- [EXERCISE AIM] Rewrite these lines with "damaged or defective" swapped for "broken or faulty", changing nothing else, and leave the pictures out of your answer.

- [RECORDS FOR THIS TASK]
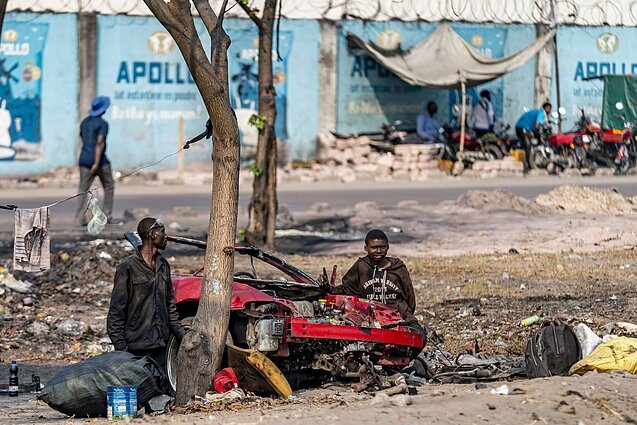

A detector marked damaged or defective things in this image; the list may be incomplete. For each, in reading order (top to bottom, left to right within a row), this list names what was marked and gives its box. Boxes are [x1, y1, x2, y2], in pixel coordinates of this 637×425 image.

torn clothing [13, 206, 50, 272]
torn clothing [107, 248, 184, 352]
destroyed red vehicle [163, 234, 422, 390]
torn clothing [332, 256, 418, 322]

- [RESPONSE TO THE TASK]
A detector marked broken or faulty things in this image; the list may be incomplete. For each, in reading order (top to bottom, left to right within a row), this list names what was marked and gives its box. Boxes are [x1, y1, x2, y2], in pixel coordinates of this 637×425 image.

torn clothing [13, 206, 50, 272]
torn clothing [107, 248, 184, 352]
destroyed red vehicle [163, 234, 422, 390]
torn clothing [332, 256, 418, 322]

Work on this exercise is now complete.